Katharina Hartmuth a remporté le Tor des Géants 2026 en 67 h 10 min 09 s. Mais sa performance dépasse largement le classement féminin : l’Allemande termine troisième au scratch, à seulement 1 h 15 du vainqueur Jiaju Zhao. De quoi relancer une vieille question de l’ultra-endurance : plus l’effort s’allonge, plus l’écart entre femmes et hommes se réduit-il ?
Sur 330 kilomètres et environ 24 000 mètres de dénivelé positif, Katharina Hartmuth n’a pas seulement dominé la course féminine. Elle a longtemps évolué au contact des meilleurs hommes avant de terminer troisième du classement général.
Devant elle, Jiaju Zhao s’impose en 65 h 55 min 22 s. L’écart entre le premier homme et la première femme n’est donc que de 1 h 14 min 47 s, soit environ 1,9 % après presque trois jours de course.
Le chiffre interpelle d’autant plus que le rythme masculin n’était pas faible : Zhao a lui aussi battu le record de l’épreuve.
Quand la vitesse compte moins
Sur route ou sur des distances plus courtes, l’avantage physiologique masculin reste net au plus haut niveau. Mais un Tor des Géants se joue sur bien autre chose que la vitesse pure.

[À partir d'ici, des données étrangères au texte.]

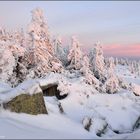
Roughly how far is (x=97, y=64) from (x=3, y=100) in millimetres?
37352

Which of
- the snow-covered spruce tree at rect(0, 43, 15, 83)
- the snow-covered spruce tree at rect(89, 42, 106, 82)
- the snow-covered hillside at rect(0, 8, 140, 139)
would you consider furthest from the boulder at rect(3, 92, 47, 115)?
the snow-covered spruce tree at rect(89, 42, 106, 82)

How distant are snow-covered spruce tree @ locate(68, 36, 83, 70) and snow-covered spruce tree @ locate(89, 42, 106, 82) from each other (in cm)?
356

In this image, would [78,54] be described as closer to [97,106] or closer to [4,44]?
[4,44]

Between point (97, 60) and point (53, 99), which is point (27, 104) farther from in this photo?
point (97, 60)

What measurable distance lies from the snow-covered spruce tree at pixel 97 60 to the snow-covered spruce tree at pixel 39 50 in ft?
46.1

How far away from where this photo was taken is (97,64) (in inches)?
2130

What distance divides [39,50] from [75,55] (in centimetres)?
1435

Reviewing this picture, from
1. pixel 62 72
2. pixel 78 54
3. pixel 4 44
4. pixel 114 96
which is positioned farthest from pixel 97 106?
pixel 78 54

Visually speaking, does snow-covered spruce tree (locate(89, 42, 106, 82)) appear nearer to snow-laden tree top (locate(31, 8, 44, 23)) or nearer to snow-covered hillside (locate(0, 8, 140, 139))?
snow-covered hillside (locate(0, 8, 140, 139))

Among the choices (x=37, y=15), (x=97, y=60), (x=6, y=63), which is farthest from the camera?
(x=97, y=60)

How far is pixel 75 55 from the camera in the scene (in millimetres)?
51656

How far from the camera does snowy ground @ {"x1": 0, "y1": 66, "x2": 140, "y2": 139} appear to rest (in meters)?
13.9

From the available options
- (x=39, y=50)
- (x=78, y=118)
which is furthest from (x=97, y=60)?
(x=78, y=118)

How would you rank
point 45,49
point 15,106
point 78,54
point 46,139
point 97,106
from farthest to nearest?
point 78,54
point 45,49
point 97,106
point 15,106
point 46,139
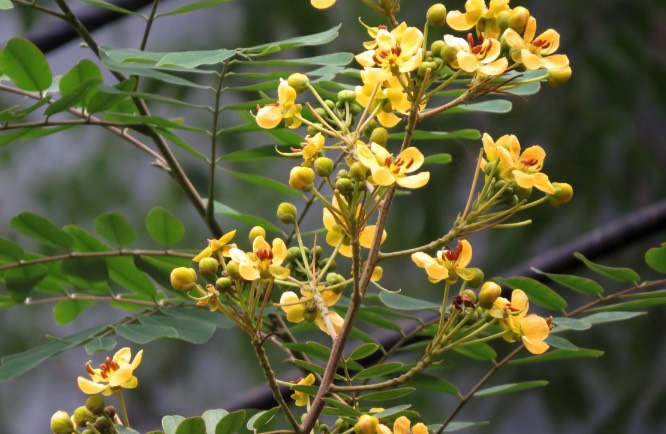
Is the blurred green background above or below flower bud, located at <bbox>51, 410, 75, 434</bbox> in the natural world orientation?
below

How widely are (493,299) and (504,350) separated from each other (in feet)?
4.02

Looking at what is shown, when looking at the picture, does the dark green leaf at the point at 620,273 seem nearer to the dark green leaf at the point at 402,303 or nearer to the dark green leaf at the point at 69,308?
the dark green leaf at the point at 402,303

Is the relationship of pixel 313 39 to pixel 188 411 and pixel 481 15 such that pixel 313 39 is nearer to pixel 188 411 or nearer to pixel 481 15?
pixel 481 15

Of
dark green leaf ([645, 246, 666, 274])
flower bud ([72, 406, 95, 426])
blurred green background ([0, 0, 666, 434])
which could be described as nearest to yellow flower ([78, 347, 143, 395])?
flower bud ([72, 406, 95, 426])

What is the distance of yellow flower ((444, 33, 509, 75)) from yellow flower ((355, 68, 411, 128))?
3cm

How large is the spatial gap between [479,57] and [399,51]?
38 mm

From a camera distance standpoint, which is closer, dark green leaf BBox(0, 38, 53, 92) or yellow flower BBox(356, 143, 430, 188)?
yellow flower BBox(356, 143, 430, 188)

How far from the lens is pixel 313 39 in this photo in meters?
0.55

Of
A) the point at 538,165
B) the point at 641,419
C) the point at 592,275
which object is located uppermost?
the point at 538,165

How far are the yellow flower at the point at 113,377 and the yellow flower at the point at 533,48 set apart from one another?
22 centimetres

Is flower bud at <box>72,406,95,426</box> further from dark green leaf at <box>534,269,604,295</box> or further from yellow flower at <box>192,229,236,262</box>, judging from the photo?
dark green leaf at <box>534,269,604,295</box>

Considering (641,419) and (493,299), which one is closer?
(493,299)

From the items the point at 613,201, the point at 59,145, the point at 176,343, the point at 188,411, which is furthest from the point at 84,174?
the point at 613,201

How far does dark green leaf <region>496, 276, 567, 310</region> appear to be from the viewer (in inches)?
22.5
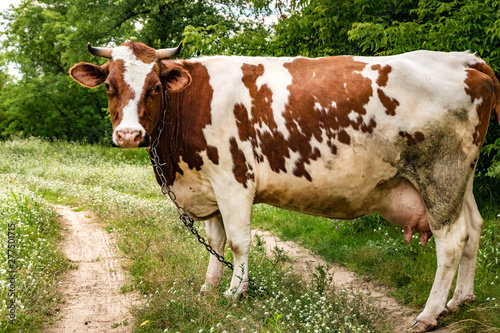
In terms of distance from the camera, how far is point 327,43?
885 cm

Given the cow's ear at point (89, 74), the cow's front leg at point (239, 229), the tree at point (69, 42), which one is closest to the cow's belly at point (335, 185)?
the cow's front leg at point (239, 229)

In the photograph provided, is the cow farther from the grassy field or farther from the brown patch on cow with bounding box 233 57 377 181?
the grassy field

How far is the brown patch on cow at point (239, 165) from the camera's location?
4785 millimetres

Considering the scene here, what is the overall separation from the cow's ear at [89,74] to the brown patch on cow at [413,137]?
2937mm

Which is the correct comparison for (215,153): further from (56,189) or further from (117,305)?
(56,189)

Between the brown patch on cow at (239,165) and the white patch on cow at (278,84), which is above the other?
the white patch on cow at (278,84)

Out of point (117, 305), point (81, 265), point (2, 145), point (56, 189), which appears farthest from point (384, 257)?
point (2, 145)

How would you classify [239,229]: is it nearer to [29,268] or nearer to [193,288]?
[193,288]

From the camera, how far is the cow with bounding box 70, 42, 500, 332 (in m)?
4.40

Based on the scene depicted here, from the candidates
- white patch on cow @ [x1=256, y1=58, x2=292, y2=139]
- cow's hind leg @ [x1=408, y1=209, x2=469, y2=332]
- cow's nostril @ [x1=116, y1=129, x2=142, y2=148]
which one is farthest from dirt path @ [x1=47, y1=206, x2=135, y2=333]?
cow's hind leg @ [x1=408, y1=209, x2=469, y2=332]

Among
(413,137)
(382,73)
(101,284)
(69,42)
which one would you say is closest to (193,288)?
(101,284)

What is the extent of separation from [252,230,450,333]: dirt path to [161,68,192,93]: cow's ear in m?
2.37

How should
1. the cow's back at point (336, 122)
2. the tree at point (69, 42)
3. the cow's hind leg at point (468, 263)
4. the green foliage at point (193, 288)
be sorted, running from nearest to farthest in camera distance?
1. the green foliage at point (193, 288)
2. the cow's back at point (336, 122)
3. the cow's hind leg at point (468, 263)
4. the tree at point (69, 42)

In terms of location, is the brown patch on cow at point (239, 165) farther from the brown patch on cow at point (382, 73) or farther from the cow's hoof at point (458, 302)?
the cow's hoof at point (458, 302)
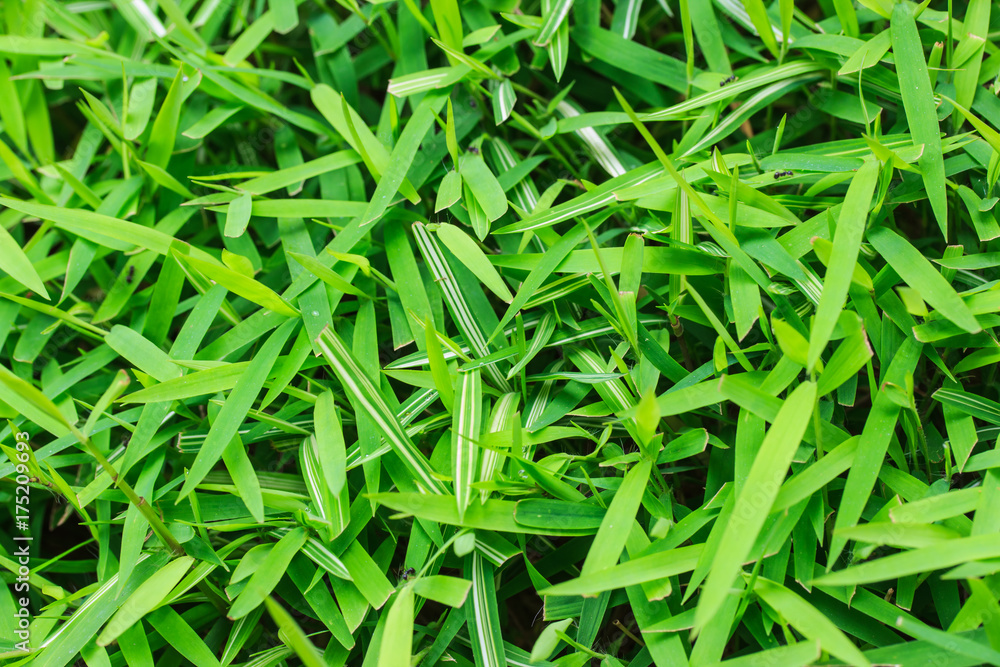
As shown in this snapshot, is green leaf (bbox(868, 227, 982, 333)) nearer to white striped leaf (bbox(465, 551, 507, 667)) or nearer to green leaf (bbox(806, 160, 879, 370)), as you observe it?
green leaf (bbox(806, 160, 879, 370))

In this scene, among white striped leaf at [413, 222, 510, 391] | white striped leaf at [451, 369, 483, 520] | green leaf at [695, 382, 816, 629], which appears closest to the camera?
green leaf at [695, 382, 816, 629]

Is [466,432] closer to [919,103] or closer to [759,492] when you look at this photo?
[759,492]

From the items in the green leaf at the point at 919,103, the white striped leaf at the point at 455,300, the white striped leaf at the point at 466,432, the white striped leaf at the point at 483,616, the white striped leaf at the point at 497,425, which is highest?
the green leaf at the point at 919,103

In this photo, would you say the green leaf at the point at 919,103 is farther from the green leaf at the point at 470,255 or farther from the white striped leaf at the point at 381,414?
the white striped leaf at the point at 381,414

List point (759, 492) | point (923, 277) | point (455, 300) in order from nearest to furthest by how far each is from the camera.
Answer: point (759, 492)
point (923, 277)
point (455, 300)

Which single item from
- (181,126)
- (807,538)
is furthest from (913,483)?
(181,126)

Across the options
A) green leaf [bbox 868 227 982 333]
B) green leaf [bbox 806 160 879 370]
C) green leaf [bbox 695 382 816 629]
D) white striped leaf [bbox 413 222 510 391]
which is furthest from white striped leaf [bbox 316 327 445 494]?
green leaf [bbox 868 227 982 333]

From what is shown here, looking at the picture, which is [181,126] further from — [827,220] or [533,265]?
[827,220]

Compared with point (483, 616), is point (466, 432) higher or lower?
higher

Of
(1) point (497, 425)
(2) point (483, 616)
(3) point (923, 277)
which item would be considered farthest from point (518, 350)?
(3) point (923, 277)

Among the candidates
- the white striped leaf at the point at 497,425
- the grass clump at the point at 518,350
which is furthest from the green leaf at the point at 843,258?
the white striped leaf at the point at 497,425
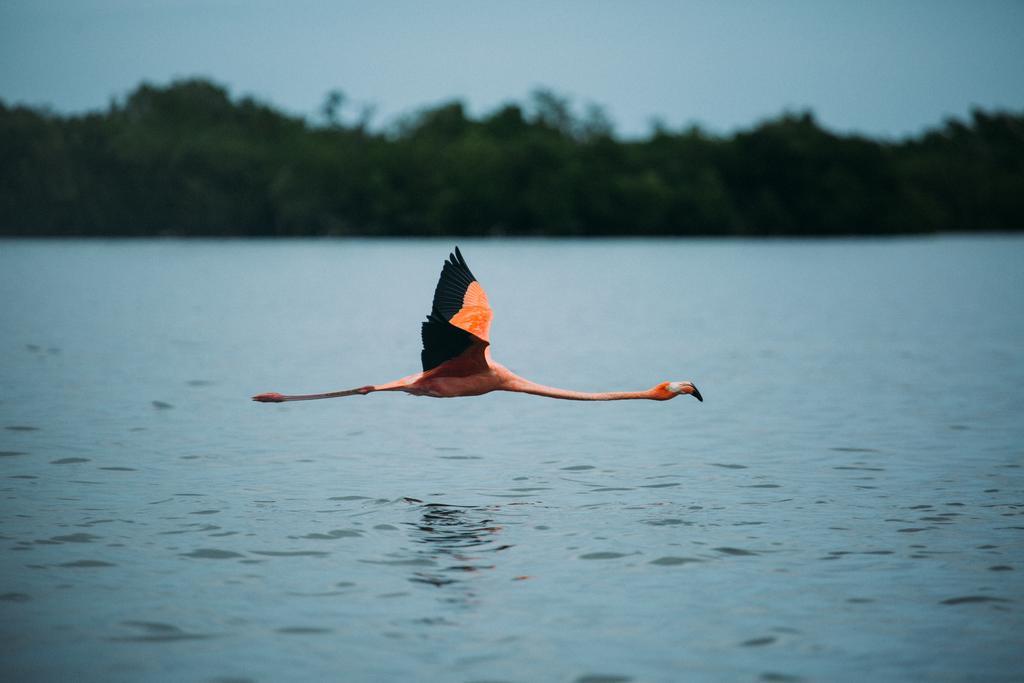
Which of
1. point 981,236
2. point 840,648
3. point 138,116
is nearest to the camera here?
point 840,648

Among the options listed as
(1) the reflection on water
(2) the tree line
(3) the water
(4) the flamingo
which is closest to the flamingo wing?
(4) the flamingo

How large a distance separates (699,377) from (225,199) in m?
96.6

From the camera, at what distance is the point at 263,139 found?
5177 inches

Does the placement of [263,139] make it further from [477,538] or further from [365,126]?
[477,538]

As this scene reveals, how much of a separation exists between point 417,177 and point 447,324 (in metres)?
112

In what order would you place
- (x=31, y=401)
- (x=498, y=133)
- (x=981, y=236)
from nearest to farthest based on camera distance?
1. (x=31, y=401)
2. (x=498, y=133)
3. (x=981, y=236)

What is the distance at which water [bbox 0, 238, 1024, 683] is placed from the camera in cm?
990

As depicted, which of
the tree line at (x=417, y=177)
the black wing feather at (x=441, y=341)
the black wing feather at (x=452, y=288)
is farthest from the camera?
the tree line at (x=417, y=177)

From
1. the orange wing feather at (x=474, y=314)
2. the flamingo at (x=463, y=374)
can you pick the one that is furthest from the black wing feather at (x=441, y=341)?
the orange wing feather at (x=474, y=314)

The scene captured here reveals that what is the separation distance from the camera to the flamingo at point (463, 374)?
1321 cm

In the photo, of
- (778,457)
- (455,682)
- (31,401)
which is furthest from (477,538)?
(31,401)

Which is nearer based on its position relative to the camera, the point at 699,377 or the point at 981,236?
the point at 699,377

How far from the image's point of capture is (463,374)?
553 inches

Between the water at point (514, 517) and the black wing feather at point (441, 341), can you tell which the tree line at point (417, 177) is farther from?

Après cinquante ou soixante heures, il faut encore réussir à manger, dormir juste assez, limiter les dégâts musculaires, conserver une allure régulière et continuer à avancer lorsque la fatigue devient énorme.
C’est précisément sur ce type d’effort que certaines différences entre hommes et femmes semblent se réduire. Plusieurs travaux ont notamment mis en avant une meilleure résistance à la fatigue musculaire chez les femmes, une utilisation plus importante des lipides et parfois une gestion de l’effort plus régulière.
Cela ne signifie pas que les femmes deviennent automatiquement plus performantes que les hommes lorsque la distance augmente. Les études restent partagées et les écarts varient fortement selon les courses.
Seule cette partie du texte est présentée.